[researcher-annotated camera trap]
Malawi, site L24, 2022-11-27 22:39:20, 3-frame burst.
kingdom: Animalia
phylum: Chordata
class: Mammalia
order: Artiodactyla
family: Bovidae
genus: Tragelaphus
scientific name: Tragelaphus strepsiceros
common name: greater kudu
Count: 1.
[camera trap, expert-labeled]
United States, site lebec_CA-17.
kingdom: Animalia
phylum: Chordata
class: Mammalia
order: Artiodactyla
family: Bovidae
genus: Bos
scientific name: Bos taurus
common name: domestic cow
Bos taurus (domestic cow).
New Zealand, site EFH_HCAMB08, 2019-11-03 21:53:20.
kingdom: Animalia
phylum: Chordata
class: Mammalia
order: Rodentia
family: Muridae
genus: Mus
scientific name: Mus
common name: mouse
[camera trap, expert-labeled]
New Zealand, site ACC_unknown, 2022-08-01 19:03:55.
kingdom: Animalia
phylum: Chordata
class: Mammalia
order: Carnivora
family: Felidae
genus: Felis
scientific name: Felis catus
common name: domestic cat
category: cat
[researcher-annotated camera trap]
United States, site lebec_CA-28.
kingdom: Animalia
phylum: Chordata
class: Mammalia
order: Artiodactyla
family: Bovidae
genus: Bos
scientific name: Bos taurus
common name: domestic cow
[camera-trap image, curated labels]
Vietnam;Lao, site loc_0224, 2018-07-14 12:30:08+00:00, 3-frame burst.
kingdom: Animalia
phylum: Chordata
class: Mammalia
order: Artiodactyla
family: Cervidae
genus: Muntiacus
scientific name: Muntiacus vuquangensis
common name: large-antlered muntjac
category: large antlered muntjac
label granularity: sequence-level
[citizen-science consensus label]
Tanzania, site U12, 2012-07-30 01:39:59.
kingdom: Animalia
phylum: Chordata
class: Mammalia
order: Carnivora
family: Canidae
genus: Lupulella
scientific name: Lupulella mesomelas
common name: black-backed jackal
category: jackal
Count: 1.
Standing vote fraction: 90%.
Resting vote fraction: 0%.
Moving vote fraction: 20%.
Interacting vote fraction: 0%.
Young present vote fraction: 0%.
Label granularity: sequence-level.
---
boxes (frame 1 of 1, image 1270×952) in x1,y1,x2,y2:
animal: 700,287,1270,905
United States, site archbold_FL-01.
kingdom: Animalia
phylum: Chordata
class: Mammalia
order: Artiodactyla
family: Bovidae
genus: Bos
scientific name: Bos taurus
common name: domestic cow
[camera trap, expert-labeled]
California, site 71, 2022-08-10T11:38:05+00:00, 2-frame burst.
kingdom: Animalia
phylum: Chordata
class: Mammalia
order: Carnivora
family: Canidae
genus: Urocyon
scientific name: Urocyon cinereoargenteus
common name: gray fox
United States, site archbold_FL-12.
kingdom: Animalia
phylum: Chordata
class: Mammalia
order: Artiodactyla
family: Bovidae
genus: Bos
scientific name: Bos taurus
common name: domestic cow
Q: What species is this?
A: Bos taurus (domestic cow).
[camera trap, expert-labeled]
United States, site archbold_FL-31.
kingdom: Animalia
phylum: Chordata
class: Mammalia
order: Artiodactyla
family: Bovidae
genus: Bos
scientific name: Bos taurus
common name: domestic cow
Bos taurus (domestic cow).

*BRIEF*
Copy back the listing above exactly, but only from the line with "New Zealand, site EFH_HCAMB08, 2019-11-03" through the line with "United States, site lebec_CA-28.", both ends included.

*RESPONSE*
New Zealand, site EFH_HCAMB08, 2019-11-03 21:53:20.
kingdom: Animalia
phylum: Chordata
class: Mammalia
order: Rodentia
family: Muridae
genus: Mus
scientific name: Mus
common name: mouse
[camera trap, expert-labeled]
New Zealand, site ACC_unknown, 2022-08-01 19:03:55.
kingdom: Animalia
phylum: Chordata
class: Mammalia
order: Carnivora
family: Felidae
genus: Felis
scientific name: Felis catus
common name: domestic cat
category: cat
[researcher-annotated camera trap]
United States, site lebec_CA-28.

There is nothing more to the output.